Leonardo da Vinci ne s’arrête pas à ce niveau de détail, il approfondit encore plus et va jusqu’à la fabrication de la couleur elle-même comme nous pouvons le constater par la suite de ses conseils.

« Pour faire une belle couleur verte, prends le vers (en poudre) et mêle-le avec du bitume et tu feras ainsi les ombres plus foncées. Puis, pour les verts plus clairs, mélange vert et ocre, et pour les plus clairs encore, mélange vert et jaune, et pour le lustre, mets du jaune pur. Puis prend du vert et du safran d’Inde ensemble, et fais en un voile par dessus tout.»

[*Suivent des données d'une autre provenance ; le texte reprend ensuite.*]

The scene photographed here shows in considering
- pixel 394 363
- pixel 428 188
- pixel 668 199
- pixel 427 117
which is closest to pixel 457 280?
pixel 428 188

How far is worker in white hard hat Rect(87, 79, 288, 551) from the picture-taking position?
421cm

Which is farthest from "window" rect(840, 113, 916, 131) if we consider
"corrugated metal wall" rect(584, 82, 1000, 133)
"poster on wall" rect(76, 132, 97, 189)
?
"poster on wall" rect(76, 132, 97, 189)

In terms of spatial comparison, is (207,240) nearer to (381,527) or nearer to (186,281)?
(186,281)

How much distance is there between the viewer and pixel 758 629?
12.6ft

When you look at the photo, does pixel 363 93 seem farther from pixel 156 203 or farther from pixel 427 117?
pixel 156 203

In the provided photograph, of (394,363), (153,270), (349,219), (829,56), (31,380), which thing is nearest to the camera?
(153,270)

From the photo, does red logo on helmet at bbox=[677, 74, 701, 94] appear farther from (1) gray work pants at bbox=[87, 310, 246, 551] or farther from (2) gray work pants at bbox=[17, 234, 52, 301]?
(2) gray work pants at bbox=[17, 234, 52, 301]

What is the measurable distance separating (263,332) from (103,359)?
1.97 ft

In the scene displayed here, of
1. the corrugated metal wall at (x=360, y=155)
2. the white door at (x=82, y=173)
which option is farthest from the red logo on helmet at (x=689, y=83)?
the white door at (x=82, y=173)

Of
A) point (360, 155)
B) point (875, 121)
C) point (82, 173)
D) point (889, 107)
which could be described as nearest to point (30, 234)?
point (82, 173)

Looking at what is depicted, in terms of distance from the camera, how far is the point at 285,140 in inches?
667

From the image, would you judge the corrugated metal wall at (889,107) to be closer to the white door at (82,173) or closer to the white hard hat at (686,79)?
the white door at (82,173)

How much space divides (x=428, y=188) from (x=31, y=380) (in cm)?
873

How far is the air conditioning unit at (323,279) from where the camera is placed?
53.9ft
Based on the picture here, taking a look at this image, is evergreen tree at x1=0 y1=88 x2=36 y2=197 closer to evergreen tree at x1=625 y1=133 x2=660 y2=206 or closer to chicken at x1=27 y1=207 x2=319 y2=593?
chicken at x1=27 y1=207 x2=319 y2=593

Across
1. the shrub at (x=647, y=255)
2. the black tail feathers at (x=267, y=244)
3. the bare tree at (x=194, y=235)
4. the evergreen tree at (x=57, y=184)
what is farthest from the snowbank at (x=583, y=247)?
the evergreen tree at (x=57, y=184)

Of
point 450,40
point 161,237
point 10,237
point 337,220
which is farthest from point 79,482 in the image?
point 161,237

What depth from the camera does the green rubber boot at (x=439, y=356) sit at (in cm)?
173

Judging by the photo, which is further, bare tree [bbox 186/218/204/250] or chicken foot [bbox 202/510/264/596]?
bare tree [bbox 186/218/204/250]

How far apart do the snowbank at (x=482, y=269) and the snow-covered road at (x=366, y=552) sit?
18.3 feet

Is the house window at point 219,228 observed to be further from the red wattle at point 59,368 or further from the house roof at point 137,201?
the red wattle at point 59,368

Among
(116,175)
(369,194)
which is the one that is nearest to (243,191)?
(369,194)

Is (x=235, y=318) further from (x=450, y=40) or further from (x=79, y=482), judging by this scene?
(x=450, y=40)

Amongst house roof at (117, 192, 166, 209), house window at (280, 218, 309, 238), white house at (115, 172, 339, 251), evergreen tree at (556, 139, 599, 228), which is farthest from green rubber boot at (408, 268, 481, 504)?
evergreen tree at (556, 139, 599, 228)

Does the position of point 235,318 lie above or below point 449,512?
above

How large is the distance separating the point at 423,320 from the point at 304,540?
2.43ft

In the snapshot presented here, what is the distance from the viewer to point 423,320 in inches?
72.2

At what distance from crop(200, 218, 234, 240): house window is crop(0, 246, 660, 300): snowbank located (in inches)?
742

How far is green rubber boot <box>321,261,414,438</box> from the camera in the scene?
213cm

Le travail qu’il effectue sur le vert pourrait sembler élémentaire mais ce serait oublier l’utilisation du voile qui exploite la transparence de certaines couleurs pour mettre en évidence la quantité des couches. Il confirme cette tendance dans le traitement de la couleur rouge.

« Pour faire un beau rouge, prends du cinabre ou de la sanguine ou de l’ocre brûlée pour les ombres foncées, et pour les ombres claires, sanguine et vermillon, et pour les lumières, du vermillon pur, et voile avec de la laque fine.»

Pour en revenir au vert, Leonardo da Vinci ne se contente pas d’un résultat simple. Il recherche la beauté du résultat et celle-ci ne peut s’obtenir sans des connaissances techniques précises comme le montre l’extrait suivant:

« Le vert-de-gris gagne beaucoup en beauté, s’il est mêlé d’aloès caballin, et il en gagnerait encore plus avec du safran, s’il ne sublimait pas. Et on reconnait que l’aloès caballin est bon, s’il se dissout dans l’alcool chaud, qui est un meilleur dissolvant que le froid.»

Et à nouveau, il précise l’utilisation du voile.

« Et si tu as fini ton œuvre avec ce vert simple, et si tu la couvres ensuite d’une mince couche d’aloès dissous dans l’eau, elle aura une très *belle couleur. Mais cet aloès peut aussi être employé à l’huile, broyé seul ou avec n’importe quelle autre couleur à ton choix.»

Ces notes prouvent que le génie de Leonardo da Vinci a un substrat analytique mais il est ensuite capable d’effectuer une synthèse pour atteindre l’universalité qui le caractérise.